Showing posts with label passion. Show all posts
Showing posts with label passion. Show all posts

Monday, June 20, 2016

Chasing Dreams

The thing about "chasing dreams" is that it is actually a chase. You have to run full force at what you want, or else, it gets too far away from you.

I have always had the passion for writing. I got my first poem published when I was in 2nd grade, and I knew then that I wanted to have more and more of my writing in print. I knew that I wanted to use my passion to influence others. But, here I am at 28 and I'm still nowhere near where I want to be.

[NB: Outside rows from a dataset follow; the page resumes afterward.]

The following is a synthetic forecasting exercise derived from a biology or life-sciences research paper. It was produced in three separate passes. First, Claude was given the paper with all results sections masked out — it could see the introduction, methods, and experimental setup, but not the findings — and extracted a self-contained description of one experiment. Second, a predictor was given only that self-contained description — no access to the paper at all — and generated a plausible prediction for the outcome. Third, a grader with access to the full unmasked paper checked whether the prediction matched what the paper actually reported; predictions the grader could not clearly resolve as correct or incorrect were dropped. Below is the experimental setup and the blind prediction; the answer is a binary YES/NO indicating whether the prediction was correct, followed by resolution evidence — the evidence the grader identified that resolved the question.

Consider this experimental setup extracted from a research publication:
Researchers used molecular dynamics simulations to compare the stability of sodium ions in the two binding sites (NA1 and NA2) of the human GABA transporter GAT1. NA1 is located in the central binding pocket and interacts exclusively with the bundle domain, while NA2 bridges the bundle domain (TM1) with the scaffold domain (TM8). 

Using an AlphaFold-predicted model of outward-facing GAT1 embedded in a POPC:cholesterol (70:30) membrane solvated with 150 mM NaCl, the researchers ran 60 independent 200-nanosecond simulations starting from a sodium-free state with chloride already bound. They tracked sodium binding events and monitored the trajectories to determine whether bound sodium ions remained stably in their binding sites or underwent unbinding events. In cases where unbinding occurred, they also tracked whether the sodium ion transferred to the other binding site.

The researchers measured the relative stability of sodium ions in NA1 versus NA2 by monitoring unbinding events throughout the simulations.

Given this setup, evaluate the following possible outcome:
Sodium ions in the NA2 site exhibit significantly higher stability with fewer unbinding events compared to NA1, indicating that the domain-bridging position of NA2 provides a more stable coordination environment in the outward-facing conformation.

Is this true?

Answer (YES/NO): YES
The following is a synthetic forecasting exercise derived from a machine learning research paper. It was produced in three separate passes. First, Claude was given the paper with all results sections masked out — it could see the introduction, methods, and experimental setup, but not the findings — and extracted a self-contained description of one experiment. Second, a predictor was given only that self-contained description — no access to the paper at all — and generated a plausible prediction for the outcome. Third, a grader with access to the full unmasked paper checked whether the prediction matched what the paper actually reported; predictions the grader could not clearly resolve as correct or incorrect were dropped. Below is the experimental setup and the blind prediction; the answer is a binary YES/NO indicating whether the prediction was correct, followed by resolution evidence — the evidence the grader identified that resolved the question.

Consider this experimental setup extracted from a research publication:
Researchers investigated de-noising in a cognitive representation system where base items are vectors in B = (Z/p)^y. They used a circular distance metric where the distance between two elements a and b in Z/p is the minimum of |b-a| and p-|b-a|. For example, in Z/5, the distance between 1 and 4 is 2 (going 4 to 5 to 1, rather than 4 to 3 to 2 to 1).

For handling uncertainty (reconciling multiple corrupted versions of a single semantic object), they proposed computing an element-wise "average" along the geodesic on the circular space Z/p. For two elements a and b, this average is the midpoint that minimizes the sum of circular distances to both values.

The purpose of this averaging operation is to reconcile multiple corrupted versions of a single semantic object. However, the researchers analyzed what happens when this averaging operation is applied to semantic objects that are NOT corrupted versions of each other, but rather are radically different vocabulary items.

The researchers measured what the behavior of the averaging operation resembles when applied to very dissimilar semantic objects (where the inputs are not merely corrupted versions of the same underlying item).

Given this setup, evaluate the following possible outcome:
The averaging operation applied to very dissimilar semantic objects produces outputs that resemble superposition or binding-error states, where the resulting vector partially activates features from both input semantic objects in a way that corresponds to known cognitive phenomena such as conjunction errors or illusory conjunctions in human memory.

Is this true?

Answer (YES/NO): NO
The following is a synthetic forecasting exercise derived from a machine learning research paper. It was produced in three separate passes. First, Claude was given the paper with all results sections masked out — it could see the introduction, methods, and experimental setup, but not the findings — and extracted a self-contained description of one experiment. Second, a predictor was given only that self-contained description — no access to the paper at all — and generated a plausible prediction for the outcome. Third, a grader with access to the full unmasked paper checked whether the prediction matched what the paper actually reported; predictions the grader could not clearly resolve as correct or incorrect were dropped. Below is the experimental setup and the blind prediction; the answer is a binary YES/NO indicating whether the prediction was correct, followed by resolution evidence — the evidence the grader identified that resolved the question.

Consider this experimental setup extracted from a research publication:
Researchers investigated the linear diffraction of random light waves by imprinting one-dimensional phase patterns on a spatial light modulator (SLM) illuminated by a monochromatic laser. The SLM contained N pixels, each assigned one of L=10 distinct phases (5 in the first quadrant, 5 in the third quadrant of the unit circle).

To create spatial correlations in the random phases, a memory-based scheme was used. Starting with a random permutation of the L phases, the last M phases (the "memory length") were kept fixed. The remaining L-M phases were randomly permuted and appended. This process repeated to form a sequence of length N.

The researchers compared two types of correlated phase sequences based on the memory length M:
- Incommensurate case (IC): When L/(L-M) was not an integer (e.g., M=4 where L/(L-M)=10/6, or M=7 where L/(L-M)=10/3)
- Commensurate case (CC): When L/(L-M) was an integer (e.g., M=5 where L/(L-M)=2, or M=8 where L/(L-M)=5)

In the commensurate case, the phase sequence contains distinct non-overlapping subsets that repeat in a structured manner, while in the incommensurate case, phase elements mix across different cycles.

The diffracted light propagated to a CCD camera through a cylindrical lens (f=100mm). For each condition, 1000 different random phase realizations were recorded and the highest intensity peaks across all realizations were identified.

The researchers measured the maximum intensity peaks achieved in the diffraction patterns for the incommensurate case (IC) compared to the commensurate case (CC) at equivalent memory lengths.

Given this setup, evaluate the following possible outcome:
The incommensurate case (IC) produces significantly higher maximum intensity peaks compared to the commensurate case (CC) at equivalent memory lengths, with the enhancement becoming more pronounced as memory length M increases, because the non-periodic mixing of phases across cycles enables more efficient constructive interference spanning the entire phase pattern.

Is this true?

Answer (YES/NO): NO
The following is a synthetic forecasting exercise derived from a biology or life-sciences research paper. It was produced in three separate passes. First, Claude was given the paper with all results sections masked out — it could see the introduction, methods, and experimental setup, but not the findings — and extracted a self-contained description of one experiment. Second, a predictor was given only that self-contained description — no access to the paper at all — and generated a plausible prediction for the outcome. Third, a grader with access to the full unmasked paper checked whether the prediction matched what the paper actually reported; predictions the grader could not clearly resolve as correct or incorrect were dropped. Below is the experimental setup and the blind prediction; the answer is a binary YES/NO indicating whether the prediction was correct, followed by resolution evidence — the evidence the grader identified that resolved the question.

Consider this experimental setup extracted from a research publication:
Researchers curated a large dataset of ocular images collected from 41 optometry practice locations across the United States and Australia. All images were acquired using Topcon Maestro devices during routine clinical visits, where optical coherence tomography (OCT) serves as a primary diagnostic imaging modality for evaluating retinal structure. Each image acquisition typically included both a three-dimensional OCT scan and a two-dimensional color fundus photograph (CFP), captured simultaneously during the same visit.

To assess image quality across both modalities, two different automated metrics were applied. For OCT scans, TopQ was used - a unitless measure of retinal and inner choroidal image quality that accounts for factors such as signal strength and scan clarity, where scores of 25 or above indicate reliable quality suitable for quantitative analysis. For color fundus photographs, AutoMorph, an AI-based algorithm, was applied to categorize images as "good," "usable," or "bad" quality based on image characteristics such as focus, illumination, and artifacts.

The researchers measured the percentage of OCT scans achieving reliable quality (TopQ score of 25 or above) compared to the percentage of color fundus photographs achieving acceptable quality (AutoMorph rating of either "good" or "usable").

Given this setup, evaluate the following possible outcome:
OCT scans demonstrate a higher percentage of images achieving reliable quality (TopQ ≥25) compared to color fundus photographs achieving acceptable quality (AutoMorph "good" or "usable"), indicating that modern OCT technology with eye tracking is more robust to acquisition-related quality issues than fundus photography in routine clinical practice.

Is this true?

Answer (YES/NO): YES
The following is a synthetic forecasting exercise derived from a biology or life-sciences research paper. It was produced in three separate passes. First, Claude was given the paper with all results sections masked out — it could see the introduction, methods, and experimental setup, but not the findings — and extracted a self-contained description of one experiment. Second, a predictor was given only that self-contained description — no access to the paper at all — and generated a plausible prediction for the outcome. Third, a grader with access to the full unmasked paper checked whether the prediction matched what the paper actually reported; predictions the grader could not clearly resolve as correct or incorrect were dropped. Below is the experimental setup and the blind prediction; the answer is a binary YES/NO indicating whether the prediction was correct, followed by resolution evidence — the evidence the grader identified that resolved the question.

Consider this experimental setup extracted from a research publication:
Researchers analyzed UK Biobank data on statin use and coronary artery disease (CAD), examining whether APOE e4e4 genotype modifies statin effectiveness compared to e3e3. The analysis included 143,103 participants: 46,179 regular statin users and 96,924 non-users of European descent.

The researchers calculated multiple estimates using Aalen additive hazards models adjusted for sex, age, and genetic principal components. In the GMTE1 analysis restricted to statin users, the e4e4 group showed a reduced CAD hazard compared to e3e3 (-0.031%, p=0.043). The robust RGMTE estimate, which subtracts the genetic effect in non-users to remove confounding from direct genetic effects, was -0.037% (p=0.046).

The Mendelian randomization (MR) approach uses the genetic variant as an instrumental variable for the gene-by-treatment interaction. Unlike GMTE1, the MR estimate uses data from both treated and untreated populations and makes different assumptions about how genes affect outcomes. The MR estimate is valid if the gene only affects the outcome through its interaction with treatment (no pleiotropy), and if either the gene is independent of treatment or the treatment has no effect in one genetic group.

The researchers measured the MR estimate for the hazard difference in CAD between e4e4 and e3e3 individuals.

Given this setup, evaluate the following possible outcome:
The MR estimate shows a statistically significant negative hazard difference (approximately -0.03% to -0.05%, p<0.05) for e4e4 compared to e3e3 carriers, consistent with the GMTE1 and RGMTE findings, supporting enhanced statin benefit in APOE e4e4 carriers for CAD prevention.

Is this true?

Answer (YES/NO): NO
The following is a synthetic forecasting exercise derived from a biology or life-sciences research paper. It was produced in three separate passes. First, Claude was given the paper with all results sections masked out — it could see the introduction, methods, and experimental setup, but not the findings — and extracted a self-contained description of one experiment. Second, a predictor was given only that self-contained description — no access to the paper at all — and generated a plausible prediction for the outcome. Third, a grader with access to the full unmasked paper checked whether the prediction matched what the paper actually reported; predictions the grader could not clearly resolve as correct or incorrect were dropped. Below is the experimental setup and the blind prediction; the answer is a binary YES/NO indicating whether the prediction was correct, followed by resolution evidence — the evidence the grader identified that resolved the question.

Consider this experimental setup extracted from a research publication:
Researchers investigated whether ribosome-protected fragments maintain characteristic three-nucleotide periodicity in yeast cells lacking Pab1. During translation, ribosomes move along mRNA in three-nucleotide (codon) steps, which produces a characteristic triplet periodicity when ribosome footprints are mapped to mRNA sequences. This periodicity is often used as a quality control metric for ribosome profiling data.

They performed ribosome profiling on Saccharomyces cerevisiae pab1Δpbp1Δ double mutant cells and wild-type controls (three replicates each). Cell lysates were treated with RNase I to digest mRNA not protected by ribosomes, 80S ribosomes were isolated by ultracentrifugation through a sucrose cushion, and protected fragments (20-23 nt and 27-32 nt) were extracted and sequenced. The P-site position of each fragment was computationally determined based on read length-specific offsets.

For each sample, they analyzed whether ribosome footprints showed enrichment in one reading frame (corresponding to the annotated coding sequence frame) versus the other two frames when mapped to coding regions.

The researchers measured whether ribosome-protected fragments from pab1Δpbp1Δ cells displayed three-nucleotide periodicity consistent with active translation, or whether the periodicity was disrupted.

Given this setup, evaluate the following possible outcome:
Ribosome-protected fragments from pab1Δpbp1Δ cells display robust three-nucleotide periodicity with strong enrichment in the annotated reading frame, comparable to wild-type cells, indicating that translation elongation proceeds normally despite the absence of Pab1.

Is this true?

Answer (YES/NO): YES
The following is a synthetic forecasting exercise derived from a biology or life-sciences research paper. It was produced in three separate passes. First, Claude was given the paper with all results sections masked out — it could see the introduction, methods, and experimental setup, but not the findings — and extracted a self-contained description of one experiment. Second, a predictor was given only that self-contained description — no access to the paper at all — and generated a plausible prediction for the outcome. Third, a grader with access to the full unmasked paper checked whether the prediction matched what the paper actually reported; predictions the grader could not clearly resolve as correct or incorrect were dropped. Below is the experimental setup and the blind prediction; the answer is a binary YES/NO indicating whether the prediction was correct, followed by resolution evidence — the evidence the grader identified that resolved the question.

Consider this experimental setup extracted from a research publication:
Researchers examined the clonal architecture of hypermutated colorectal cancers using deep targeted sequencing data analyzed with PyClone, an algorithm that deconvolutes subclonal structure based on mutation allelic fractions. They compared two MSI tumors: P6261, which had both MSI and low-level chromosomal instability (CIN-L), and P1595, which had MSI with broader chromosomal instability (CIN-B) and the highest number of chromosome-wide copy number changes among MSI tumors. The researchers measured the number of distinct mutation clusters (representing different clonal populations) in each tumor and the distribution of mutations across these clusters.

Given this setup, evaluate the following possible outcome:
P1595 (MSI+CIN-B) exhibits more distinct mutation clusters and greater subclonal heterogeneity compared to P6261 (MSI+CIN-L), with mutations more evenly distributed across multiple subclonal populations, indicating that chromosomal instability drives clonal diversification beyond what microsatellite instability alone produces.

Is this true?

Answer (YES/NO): YES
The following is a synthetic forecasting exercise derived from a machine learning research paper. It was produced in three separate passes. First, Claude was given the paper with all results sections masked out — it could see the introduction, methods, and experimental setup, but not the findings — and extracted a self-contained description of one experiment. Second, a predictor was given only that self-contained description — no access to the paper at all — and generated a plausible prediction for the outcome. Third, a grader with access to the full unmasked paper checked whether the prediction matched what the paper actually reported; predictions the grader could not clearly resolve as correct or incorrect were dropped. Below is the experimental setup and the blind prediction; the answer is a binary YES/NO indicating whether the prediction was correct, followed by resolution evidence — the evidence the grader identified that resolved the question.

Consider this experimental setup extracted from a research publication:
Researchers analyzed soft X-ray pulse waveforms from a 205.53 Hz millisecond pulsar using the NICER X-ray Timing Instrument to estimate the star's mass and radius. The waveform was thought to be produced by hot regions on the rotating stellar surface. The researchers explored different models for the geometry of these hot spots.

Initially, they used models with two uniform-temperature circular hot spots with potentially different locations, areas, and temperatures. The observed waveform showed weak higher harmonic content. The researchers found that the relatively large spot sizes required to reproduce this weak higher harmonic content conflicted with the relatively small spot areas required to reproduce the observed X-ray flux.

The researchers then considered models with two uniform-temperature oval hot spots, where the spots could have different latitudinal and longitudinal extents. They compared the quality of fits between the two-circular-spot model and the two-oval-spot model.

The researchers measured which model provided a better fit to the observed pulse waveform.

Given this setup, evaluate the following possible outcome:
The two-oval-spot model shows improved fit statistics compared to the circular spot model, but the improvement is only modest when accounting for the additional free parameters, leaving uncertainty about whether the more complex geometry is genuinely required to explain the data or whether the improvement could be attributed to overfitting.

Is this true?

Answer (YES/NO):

I notice that oftentimes I get geared up to make something happen. I commit to doing what I need to do to "get my name out there". But then, life happens. I find myself going through the motions. Of course, I have two beautiful kids and a husband that need me and I devote a lot of my time to them. And I devote time to keeping the household running smoothly. And then, I devote time to developing another career so that I can have a day job that helps pay the bills. And when all is said and done, I don't have a lot of "me time" and I find that I spend it watching TV and being lazy. It's become a bad habit because now that I do have a little more time to myself than I did when the kids were babies, I still don't spend that time being as productive as I'd like.

That being said, my passion for writing is unwavering. And no matter how many distractions there are, I always come back to it. It's been a constant in my life for as long as I can remember. It is therapy to me. But to have the thing I am passionate about become the thing that produces financial stability for my family, to have my works recognized and share my passion with others--that is my dream. And I am chasing it, even if I'm not running as fast as I'd like to be.
This week I have begun working with a friend to illustrate some of my children's books. I am so excited to see my ideas come to fruition, and I hope that this gives me a leg up when submitting to publishers.

I have also gotten back into the groove of submitting poetry for contests and publication. Even in situations that feel like a long shot, I know I need to try, because trying and failing is better than not trying at all.

In looking for some of my best poems, I began thinking about what writing does for me and what it means to me, which inspired a poem of its own.


So here I am, still creating..still trying..still chasing. This is so integral, so important in my life. And I won't give up. :)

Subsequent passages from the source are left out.